Die neuen Ausgestoßenen

Aus der Sicherungsverwahrung entlassene Straftäter können negative Auswirkungen auf das Wohnumfeld haben. Mit dieser Begründung verurteilte das Landgericht Dortmund jetzt einen Mann, die von ihm angemietete Wohnung zu räumen. Der Vermieter hatte den Mietvertrag wegen arglistiger Täuschung angefochten.

Der Mann hatte den Vermieter nicht gesagt, dass er sich bis Ende 2010 in der Sicherungsverwahrung befand. Er war aufgrund der Entscheidungen des Europäischen Gerichtshofs für Menschenrechte über die Unrechtmäßigkeit der nachträglichen Anordnung der Sicherungsverwahrung entlassen worden.

Grundsätzlich meint zwar auch das Landgericht Dortmund, entlassene Straftäter müssten Vermieter nicht über ihre Vorstrafen informieren. Dieser Fall sei jedoch anders gelagert., Der Mann sei nicht deshalb entlassen worden, weil er als resozialisiert gelte und die Sicherungsverwahrung deshalb nicht mehr erforderlich sei. Das zeige sich auch daran, dass der Betroffene nur unter strengen Auflagen freigekommen sei.

Die Anwesenheit des Betroffen könne zu Bürgerprotesten und negativer Berichterstattung führen. Dies setze die Wohnqualität auch für die Mitmieter herab. Das Landgericht betrachtete dies gar als so gravierend, dass es dem Mann nicht mal eine Räumungsfrist bewilligte.
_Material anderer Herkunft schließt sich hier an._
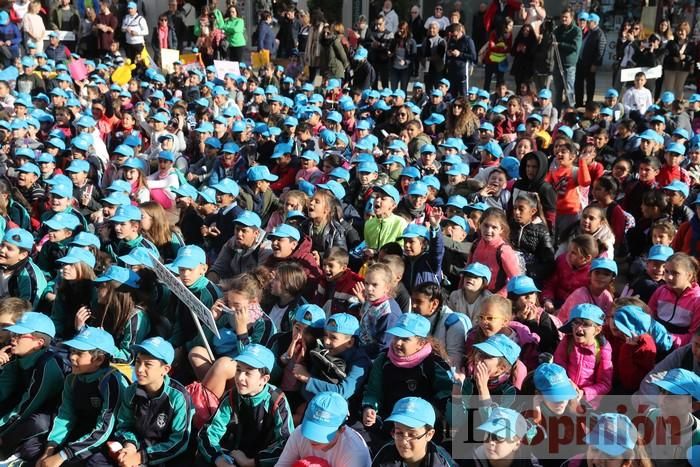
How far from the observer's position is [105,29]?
16844 millimetres

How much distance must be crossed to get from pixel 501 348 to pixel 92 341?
2.27m

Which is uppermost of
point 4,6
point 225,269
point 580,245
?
point 4,6

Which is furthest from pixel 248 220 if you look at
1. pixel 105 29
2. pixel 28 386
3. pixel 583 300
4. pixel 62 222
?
pixel 105 29

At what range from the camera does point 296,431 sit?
13.5 ft

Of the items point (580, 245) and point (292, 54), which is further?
point (292, 54)

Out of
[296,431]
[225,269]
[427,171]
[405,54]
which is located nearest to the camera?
[296,431]

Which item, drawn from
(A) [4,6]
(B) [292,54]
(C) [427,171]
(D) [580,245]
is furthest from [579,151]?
(A) [4,6]

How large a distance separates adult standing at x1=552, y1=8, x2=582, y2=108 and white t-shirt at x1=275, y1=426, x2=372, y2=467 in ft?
34.8

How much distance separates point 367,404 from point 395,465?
2.73ft

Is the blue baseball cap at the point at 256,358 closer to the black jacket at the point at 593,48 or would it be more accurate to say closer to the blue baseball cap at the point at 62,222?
the blue baseball cap at the point at 62,222

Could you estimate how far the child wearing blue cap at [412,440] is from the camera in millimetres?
3777

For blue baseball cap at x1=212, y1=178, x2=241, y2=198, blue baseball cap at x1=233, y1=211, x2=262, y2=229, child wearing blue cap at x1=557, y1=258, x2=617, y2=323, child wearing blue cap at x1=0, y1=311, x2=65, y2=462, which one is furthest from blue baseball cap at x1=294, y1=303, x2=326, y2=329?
blue baseball cap at x1=212, y1=178, x2=241, y2=198

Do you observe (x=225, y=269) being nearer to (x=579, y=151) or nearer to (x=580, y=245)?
(x=580, y=245)

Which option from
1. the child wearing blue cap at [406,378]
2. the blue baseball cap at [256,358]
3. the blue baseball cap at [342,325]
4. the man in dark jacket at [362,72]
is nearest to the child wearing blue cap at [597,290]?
the child wearing blue cap at [406,378]
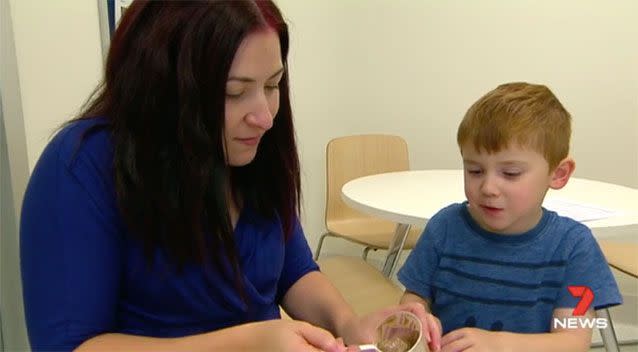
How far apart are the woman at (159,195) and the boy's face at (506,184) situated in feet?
0.89

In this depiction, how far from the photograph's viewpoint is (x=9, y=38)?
146 cm

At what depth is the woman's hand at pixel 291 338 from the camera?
0.75 metres

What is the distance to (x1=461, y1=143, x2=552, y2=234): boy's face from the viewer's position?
1040 millimetres

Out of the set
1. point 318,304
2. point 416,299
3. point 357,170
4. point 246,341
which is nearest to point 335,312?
point 318,304

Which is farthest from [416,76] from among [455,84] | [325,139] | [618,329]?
[618,329]

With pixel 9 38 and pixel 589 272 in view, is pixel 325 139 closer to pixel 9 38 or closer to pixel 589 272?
pixel 9 38

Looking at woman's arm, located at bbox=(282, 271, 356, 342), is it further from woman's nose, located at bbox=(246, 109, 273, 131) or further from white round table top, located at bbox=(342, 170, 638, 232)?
white round table top, located at bbox=(342, 170, 638, 232)

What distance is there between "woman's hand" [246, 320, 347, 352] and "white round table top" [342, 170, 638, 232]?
105 cm

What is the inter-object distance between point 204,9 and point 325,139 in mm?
2779

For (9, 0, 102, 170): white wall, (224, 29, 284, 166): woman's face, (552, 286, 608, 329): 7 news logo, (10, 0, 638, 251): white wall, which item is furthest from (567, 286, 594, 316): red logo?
(10, 0, 638, 251): white wall

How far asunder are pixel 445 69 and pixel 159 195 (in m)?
2.82

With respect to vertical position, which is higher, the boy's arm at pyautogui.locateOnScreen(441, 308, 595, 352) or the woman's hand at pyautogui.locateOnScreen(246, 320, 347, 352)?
the woman's hand at pyautogui.locateOnScreen(246, 320, 347, 352)

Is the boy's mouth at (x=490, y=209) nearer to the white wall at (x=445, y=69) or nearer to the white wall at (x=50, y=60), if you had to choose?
the white wall at (x=50, y=60)

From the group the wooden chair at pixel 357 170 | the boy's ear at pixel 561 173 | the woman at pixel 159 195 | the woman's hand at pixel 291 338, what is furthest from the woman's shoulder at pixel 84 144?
the wooden chair at pixel 357 170
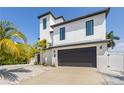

Ich kann über dieses Urteil nur den Kopf schütteln. Es ist schon von den Grundannahmen falsch. Der Europäische Gerichtshof für Menschenrechte hat festgestellt, dass die Sicherungsverwahrten zu Unrecht eingesperrt waren. Die Inhaftierung war nicht nur einfach rechtswidrig; sie verletzte sogar die Menschenrechte. Die staatliche Maßnahme war also von vornherein ohne jede Grundlage – die Freilassung hat lediglich den rechtmäßigen Zustand wieder hergestellt ...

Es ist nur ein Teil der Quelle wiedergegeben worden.